Retired NFL quarterback Don Majkowski and running back Aveion Cason, who sued the league and the NFLPA in July, have filed an amended complaint on behalf of a proposed class of permanently disabled former NFL players. The pair assert the new collective bargaining agreement must be undone and voted on again.
As Sportico detailed in July, Majkowski and Cason maintain the league and the union unlawfully conspired to eliminate valuable protections for retired players. They did so, the plaintiffs charge, as part of a strategy to secure “yea” votes for the CBA on March 5.
NFL players narrowly voted in favor of the CBA—which runs through the 2030 season—1,019 to 959. Majkowski, 56, and Cason, 41, maintain the vote occurred under false pretenses and amid a disinformation campaign. A re-vote, they insist, is necessary for compliance with the law.
The allegation stems from the alteration of a CBA provision, the Social Security Offset, after the vote. This offset reduces the NFL’s obligation to pay certain categories of retired players if those players are also paid by government programs. According to Majkowski and Cason, the offset was modified to impact more retired players and deprive them of thousands of dollars a month in expected benefits. The players assert such a change shows the NFL and NFLPA violated fiduciary duties under the Employee Retirement Income Security Act (ERISA) and the Labor Management Relations Act.
The amended complaint further details what the players portray as unethical and surreptitious conduct. They describe NFLPA leaders as willfully ignoring procedural steps compelled by the union’s own constitution. Required consultations and votes allegedly did not occur. The players also sharply criticize the NFL Management Council, which bargains on behalf of the league. The NFL purportedly “resorted to a clandestine meeting to unlawfully amend the CBA” and did so while “it knew [the NFLPA] was not acting as an authorized party for these purposes.”
Also stressed is the vulnerable position of retired players, who aren’t allowed to vote on the CBA but are nonetheless affected by it. “Although plaintiffs and [class] members are not members of the NFLPA,” the amended complaint recognizes, “they are intended third-party beneficiaries under the CBA.” From that lens, retired players “have a legally protectable interest . . . in not having their total and permanent disability benefits detrimentally impacted by unauthorized actions by the NFLPA and Management Council.”

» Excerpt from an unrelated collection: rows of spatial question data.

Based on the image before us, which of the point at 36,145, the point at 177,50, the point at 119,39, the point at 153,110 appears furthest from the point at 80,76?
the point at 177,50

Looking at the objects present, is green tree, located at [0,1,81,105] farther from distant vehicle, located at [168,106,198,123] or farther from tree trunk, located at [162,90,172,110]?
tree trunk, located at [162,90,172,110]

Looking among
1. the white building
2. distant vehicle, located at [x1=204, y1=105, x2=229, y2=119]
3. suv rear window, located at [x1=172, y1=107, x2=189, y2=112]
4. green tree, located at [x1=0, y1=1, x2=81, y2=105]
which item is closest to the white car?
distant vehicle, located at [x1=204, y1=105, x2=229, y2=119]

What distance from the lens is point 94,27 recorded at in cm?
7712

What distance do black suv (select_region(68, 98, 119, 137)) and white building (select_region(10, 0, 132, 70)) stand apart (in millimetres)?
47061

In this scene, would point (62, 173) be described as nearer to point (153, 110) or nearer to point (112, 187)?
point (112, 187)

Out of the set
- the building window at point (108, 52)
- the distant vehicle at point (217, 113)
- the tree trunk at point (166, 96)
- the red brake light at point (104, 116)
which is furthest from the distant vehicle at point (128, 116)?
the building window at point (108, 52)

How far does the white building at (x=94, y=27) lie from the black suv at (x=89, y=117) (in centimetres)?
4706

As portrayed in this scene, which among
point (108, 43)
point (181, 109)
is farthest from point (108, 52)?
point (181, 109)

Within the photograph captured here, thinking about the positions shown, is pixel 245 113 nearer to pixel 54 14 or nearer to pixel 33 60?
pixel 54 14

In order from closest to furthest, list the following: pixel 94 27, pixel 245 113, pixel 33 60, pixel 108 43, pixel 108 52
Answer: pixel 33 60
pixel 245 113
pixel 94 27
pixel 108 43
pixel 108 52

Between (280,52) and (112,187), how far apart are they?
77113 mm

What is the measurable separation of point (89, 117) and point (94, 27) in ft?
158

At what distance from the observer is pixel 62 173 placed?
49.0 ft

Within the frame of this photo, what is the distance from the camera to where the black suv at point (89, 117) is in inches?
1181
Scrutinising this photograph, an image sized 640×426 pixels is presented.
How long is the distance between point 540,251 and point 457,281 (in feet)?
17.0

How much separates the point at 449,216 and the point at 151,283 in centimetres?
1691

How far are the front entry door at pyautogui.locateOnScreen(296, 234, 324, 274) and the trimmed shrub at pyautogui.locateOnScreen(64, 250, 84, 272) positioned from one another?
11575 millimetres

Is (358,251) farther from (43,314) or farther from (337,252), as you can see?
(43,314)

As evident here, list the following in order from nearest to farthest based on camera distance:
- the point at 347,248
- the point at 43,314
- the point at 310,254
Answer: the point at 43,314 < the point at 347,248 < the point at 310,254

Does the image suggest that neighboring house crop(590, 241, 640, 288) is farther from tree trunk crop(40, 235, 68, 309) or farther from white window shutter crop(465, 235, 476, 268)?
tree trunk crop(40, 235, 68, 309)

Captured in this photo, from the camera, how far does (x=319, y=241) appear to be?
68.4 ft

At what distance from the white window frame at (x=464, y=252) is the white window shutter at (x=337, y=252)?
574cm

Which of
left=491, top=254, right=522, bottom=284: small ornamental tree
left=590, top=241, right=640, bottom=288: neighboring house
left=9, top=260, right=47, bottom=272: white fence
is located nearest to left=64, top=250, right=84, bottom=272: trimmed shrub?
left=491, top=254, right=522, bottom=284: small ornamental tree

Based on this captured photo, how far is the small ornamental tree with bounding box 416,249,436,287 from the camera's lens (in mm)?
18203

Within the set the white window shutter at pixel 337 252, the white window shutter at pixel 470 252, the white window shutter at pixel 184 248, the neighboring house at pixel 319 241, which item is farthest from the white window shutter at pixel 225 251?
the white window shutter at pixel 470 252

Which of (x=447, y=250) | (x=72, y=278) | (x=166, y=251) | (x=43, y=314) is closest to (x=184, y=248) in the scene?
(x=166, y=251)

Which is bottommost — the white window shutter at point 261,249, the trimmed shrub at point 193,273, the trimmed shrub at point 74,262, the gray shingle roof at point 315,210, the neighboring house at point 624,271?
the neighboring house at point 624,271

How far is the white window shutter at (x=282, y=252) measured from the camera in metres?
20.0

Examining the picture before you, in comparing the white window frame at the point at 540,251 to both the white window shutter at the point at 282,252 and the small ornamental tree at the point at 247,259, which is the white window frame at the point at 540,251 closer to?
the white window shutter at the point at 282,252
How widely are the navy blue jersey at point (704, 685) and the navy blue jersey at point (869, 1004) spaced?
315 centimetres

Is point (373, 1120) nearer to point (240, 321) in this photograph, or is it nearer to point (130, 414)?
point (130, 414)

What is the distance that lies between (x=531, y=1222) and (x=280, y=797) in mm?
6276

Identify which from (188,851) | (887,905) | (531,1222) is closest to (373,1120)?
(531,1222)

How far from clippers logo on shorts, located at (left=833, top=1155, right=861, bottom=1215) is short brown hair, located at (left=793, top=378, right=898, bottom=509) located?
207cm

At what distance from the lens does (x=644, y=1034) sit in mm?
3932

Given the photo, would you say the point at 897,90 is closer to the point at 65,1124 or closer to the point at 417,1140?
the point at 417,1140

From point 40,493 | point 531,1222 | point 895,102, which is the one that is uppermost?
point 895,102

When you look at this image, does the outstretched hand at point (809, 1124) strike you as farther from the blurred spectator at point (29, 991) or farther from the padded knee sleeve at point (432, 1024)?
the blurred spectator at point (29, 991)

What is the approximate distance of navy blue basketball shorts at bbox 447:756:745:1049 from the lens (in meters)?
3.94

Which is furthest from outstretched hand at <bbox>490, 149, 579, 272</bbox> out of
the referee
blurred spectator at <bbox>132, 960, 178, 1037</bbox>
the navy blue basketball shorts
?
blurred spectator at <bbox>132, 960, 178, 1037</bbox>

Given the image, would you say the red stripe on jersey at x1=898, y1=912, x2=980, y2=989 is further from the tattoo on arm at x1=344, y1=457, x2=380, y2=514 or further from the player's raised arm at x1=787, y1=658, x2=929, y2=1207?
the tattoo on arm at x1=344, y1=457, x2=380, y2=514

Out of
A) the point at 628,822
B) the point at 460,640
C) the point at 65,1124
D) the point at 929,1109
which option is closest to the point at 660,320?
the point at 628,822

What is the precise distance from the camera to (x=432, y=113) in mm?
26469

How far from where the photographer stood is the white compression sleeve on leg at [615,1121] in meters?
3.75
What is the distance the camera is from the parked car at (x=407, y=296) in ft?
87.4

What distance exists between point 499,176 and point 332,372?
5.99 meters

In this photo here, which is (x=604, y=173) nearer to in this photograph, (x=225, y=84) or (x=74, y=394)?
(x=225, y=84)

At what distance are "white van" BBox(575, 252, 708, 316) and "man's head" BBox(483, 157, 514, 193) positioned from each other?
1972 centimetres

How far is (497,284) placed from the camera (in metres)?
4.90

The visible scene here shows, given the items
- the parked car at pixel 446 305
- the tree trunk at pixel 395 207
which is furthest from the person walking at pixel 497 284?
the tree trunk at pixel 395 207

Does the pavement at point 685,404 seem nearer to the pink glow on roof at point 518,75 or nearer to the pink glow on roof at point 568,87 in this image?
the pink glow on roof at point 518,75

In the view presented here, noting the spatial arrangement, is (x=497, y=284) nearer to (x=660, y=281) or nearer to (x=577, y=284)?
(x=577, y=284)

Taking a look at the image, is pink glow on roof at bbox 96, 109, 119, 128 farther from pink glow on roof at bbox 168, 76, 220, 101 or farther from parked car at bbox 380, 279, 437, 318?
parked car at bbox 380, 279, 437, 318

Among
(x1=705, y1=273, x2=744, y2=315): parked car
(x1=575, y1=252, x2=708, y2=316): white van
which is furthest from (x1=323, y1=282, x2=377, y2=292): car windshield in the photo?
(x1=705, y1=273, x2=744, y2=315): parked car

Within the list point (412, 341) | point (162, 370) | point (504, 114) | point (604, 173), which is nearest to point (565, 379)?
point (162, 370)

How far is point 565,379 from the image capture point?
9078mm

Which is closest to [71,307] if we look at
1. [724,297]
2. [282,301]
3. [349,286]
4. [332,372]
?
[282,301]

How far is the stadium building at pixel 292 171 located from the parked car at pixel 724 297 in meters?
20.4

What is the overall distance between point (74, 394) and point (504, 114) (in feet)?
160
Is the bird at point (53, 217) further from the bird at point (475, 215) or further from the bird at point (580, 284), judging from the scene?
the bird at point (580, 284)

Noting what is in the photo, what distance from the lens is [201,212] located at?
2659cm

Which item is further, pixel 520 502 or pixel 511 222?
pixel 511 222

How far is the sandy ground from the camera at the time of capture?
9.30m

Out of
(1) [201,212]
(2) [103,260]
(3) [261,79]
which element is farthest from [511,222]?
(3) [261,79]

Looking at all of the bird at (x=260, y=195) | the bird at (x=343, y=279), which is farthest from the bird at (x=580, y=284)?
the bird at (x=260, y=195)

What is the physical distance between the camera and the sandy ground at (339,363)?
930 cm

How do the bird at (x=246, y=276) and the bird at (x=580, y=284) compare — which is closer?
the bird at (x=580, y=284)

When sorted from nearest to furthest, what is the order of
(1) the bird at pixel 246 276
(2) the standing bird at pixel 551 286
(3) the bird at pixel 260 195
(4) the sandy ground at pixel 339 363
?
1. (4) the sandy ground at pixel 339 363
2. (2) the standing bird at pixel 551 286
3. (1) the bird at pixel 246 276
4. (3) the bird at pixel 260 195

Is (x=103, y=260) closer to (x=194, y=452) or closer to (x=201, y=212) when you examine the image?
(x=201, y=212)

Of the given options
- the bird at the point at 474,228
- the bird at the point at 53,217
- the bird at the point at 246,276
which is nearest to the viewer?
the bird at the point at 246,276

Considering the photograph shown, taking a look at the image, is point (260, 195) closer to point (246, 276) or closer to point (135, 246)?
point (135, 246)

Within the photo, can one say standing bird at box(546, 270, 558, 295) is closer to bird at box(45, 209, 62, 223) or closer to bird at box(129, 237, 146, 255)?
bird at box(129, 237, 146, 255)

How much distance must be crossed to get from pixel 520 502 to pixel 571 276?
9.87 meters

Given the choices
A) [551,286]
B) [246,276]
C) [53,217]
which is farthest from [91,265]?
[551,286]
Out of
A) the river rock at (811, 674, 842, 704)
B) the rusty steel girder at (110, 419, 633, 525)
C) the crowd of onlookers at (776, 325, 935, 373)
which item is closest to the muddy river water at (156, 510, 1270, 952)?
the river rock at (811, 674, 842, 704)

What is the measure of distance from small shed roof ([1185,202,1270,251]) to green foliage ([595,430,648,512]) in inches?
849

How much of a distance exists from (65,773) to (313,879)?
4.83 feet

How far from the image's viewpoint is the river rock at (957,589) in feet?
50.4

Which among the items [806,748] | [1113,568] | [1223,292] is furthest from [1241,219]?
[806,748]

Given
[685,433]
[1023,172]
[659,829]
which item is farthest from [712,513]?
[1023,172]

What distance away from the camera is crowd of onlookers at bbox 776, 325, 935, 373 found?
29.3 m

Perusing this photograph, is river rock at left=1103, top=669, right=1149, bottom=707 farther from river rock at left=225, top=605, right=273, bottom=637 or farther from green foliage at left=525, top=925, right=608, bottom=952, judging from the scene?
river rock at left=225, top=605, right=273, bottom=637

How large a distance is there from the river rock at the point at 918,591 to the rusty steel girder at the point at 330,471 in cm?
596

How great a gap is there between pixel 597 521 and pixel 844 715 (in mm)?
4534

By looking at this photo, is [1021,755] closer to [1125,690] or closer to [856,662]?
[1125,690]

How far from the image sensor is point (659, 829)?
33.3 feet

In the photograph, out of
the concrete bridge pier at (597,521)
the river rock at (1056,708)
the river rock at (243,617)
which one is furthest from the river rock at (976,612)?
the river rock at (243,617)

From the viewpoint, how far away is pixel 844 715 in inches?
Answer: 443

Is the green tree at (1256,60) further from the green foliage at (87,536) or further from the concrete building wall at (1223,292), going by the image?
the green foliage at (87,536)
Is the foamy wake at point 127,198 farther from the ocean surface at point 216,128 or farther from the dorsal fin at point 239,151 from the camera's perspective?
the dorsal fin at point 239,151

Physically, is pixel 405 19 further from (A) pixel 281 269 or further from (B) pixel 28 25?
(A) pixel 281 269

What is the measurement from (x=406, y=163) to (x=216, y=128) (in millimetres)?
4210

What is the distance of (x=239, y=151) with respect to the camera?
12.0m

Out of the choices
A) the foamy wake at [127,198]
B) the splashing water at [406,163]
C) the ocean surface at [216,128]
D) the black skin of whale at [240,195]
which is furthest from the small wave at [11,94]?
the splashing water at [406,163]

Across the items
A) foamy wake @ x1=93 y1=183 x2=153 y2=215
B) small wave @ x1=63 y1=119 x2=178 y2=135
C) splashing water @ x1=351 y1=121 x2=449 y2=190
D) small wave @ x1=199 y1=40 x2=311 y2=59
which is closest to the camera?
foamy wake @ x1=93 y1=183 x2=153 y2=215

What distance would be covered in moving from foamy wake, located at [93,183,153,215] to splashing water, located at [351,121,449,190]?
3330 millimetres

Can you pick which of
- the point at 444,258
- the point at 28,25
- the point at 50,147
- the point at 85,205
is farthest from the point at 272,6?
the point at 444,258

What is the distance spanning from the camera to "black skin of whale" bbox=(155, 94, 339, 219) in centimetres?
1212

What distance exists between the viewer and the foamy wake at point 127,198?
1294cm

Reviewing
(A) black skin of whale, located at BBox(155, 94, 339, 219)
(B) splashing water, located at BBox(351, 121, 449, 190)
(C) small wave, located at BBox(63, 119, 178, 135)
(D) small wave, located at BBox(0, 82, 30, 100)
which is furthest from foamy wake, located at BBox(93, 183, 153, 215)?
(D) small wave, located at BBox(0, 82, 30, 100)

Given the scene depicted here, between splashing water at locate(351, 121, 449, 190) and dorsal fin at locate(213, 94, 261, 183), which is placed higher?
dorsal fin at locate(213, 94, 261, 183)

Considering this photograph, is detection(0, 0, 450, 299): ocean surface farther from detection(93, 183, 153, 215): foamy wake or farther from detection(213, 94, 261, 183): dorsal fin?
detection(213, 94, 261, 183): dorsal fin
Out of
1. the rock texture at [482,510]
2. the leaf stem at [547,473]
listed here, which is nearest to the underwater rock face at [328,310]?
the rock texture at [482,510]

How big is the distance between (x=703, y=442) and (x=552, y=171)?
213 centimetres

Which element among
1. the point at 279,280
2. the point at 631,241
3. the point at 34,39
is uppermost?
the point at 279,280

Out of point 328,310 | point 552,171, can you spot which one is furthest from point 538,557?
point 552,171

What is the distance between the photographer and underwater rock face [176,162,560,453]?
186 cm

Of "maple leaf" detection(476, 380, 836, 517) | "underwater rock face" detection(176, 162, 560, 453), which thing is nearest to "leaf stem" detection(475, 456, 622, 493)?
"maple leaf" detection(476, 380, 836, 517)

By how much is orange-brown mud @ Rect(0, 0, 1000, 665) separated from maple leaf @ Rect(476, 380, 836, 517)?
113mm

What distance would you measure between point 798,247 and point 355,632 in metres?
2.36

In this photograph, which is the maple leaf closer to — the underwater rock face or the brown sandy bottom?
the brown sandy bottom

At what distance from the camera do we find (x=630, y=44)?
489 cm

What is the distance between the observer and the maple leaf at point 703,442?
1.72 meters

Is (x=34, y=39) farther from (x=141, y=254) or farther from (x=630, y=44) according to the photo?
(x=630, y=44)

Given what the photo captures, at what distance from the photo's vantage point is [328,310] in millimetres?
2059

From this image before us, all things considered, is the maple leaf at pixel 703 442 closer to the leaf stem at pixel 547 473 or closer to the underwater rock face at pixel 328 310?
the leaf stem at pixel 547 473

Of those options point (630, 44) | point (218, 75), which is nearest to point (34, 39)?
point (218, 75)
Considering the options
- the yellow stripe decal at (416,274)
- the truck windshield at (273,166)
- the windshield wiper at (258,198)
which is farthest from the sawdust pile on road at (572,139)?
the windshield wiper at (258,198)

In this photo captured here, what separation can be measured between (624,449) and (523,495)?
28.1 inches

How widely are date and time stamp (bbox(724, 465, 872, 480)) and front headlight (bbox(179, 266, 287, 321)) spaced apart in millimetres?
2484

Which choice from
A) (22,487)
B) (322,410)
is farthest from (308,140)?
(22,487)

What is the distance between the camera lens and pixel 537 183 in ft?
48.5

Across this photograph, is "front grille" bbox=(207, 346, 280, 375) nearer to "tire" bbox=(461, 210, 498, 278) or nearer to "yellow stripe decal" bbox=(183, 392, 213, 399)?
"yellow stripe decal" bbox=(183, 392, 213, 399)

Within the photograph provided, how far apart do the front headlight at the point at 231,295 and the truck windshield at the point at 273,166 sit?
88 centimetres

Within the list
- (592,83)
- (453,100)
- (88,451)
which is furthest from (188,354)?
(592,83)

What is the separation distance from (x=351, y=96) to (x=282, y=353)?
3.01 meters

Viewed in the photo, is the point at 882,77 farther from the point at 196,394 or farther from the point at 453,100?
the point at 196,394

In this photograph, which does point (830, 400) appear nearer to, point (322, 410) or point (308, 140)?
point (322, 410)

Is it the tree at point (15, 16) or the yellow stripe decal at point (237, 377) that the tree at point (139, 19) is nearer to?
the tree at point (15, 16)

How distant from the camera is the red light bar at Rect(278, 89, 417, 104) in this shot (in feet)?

Among other desired remedies, Majkowski and Cason demand a court declaration that the NFL and NFLPA violated the CBA “by adding disability language not in the version of the CBA voted upon.” They also seek an order declaring that the CBA is subject to a re-vote.
The case is before Judge Trevor McFadden of the U.S. District Court for the District of Columbia. Undoing the CBA could open the door to other legal challenges, particularly if a re-vote led to a rejection.
In court filings, the NFL and NFLPA insist Majkowski and Cason’s lawsuit lacks merit and ought to be dismissed. Attorneys for the union stress that under ERISA, “the NFLPA has no duty or responsibility to maintain any particular level of former player benefits and may not administer retired player benefit plans.” They also argue the union has “no duty to represent the interest of former players when the union collectively bargains with its management counterpart.”
NFLPA attorneys further contend that a re-vote wouldn’t necessarily benefit Majkowski and Cason. “[E]ven if the court could require the NFLPA to re-do its CBA ratification processes,” the attorneys assert, “it still would not ‘likely’ redress plaintiffs’ injuries, as there are no assurances that a new CBA would eliminate the Social Security disability offset . . . or if it did so, that it would not require an offsetting reduction in welfare benefits that would leave plaintiffs no better off.”
Majkowski, who has battled health ailments, finds these arguments starkly at odds with assurances the former Pro Bowl and All-Pro QB received over the years. “They told us a benefit was for life,” Majkowski lamented in comments to Sportico, “and then bargained our healthcare away. It’s shameful.” He added that he still “hold[s] out hope” that the league and union will “do the right thing.” However, he worries the NFLPA has told Judge McFadden it doesn’t “represent retired players” and he fears “each entity is sidestepping responsibility . . . this suit is to save over 400 families—guys who built the game.”
Paul Secunda, one of the attorneys representing the players, said the case is largely about telling the defendants: “You knew that false statements were being made to current and former NFL players and allowed those misleading statements to persist in order to help with the passage of the 2020 CBA.” He insisted that “because the ratification happened under circumstances in which the voting players did not understand what they were voting [for],” the “entire CBA must now be unwound and a new vote must happen.”